--- Required action 1 ---
In the text on termination of employment on notice, why is the argument that employers and employees should equally enjoy the right to terminate a contract on notice called misconceived? Answer in one to three sentences.
--- Required action 2 ---
Go on with the text on termination of employment on notice, starting after its final sentence.

--- Reading text ---
=======
The other important thing to note is that where the relevant code allows for termination on notice, the employers are likely to discipline the long serving employees in order to ensure that the do not have to pay a huge minimum retrenchment package and terminate the newer employees on notice because the minimum retrenchment package will be very small. Another point to note is that the right to terminate on notice is usually unqualified. What this therefore means is that there is a large disparity between an employee who is unlawfully dismissed after disciplinary proceedings and the one whose contract is terminated on notice. The former is entitled to damages in lieu of reinstatement while the other one is entitled to the minimum retrenchment package, generally speaking. It does not require much knowledge to figure out that damages in lieu of reinstatement are more likely to be more than the minimum retrenchment package especially taking into account the nature of the Zimbabwean job market. One should be conscious of the fact that both employees would have lost their employment for no reason yet the remedies they are entitled to leave then in very different circumstances. This is so because in unfair dismissals, the calculation of damages has not relation to the period the employee had been in employment. It only seeks to adequately compensate an employee for the premature loss of a job. In this regard, reference can be made to employees who are on contracts without a limit of time. Any loss of a job before the scheduled retirement is premature. In termination on notice cases, in relation to employees on contracts without limit of time, the job loss is also premature but the employee will likely get far less than an unfairly dismissed employee. This disparity lends itself to abuse on the part of the employers. Of course reinstatement is the primary remedy but the advertence to damages in lieu of reinstatement is only for the purposes of making a more direct analogy.


The employer’s statutory right to terminate a contract of employment on notice also leave employees in a precarious position. As long as the employer’s right to terminate on notice remains extant, one may as well say goodbye to trade unionism and the championing of the workers interests at the workplace as this may lead to the invocation off the right by the employer against any employee who may be perceived to cause problems for it, however bona fide the employee may be. The section 12 (4a) does not give any guideline on where it would be proper to terminate on notice and this means that employers have been given an open cheque to terminate a contract of employment on notice at any time. The employer therefore has been given leeway for potential abuse of the right to terminate a contract on notice. When a provision in a contract or employment code lends itself to abuse, there is probably something wrong with the provision to start with. There is need to plug such loopholes.


Furthermore an employer’s right to terminate a contract of employment on notice appears to be a negation of the labour rights enshrined in terms of section 65 of the Constitution of Zimbabwe which among others underscore the right to fair labour practices and the right to just and equitable conditions of employment. In the same vein, an employer’s right to terminate a contract of employment on notice runs foul to the International Labour Organization (ILO) Convention 158 which provides that an employee’s contract of employment should not be terminated without a valid cause related to the employee’s conduct, capacity or operational requirements of the employer. The argument that both employers and employees should equally enjoy the right to terminate a contract of employment is misconceived and premised on a fallacy that employers and employees are equal. Theoretically employers and employees are equal but practically they are unequal because an employee is invariably economically dependent on the employer. The employer owns the treasury purse and if an employee fails to toe the employer’s line, such an employee can be condemned to hunger and abject poverty. Also an employer cannot complain of being subjected to forced labour and hence deserving of an exit route in the form of termination on notice. It is only an employee who can suffer from forced labour and hence an employee is allowed to terminate a contract of employment on notice through resignation.
=======
--- Extracted material ---
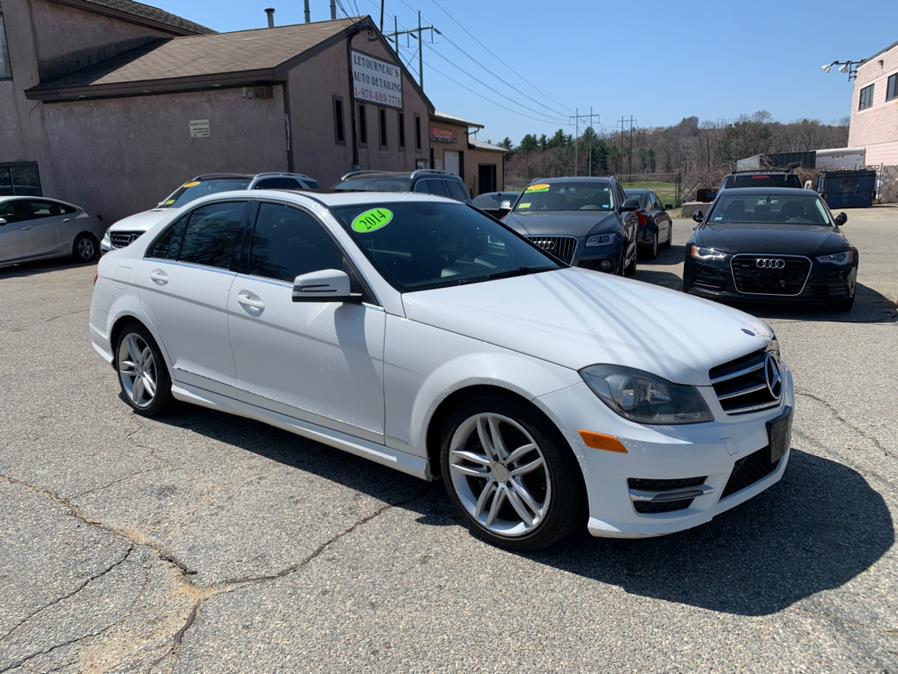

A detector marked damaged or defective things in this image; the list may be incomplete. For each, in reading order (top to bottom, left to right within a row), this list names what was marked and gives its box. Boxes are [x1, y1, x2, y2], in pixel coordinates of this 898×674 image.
=======
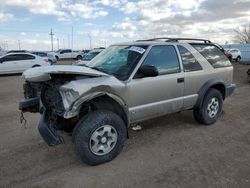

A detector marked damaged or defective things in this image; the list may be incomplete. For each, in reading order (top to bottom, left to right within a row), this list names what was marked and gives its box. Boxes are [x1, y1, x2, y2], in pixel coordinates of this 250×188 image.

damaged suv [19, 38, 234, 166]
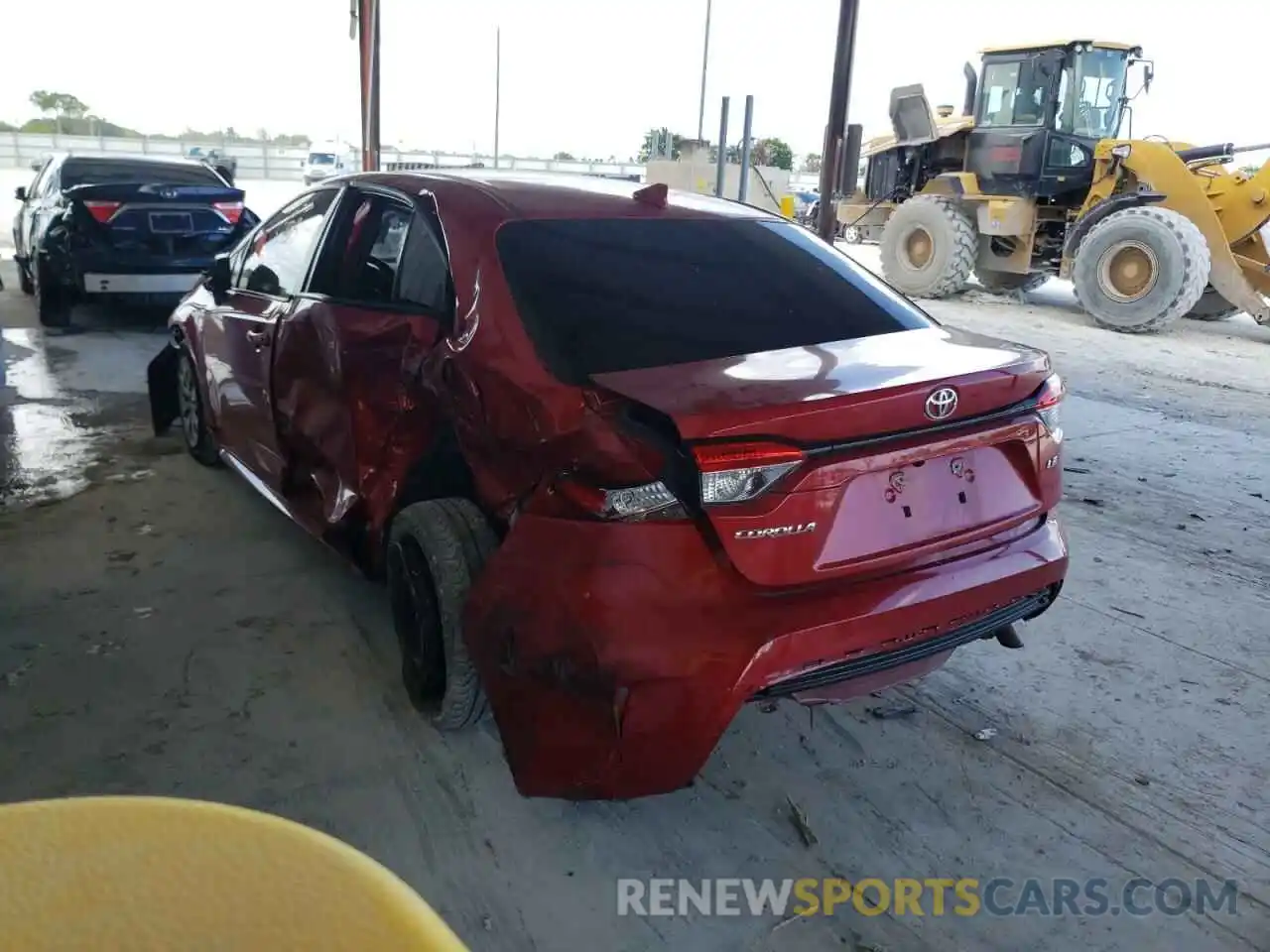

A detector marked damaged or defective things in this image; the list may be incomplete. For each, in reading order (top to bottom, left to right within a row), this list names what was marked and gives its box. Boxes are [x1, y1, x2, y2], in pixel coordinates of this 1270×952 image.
=======
--- Your response 1 ---
The argument rests on the false idea that employers and employees are equal. They may be equal in theory, but in practice an employee is economically dependent on the employer, who controls the purse and can condemn a noncompliant employee to hunger and poverty. Also, only an employee can suffer forced labour, so only an employee needs the exit route of termination on notice through resignation.

--- Your response 2 ---
It also worth noting that termination on notice is a one size fits all as it can be applied from top to the bottom in the echelons of the employment relationship. Termination on notice is akin to a hangman noose for death penalty which can be lethal to both the chief executive officer and environmental technician (cleaner) in any given workplace. Both managerial and non-managerial employees are equally prone to have their contracts of employment on notice. If one is not a shareholder in any company or organization you must rest assured that termination on notice can be slapped on you at anytime by the real employer who calls the shots at that workplace. If you are a manager, your mask as pseudo employer will be removed the moment the genuine employer who controls the business decides to show you the door by means of termination on notice.


The only categories of employees who are immune from termination on notice by the employer are judges of the Labour Court, High Court, Supreme Court and Constitutional Court and Prosecutor General as they are a special category of employees who enjoy a security of tenure in terms of the Constitution of Zimbabwe Amendment No. 20 of 2013. All other employees who do not enjoy job security in terms of the Constitution of Zimbabwe are legally naked as they can have their contracts terminated on notice by employers. With respect, the disparity occasioned by the insulation of a certain layer of employees from termination on notice via the Constitution and the lack of protection of the rest of the other employees is manifest violation of equality before the law and unjustified discrimination which is an affront to section 56 of the Constitution of Zimbabwe.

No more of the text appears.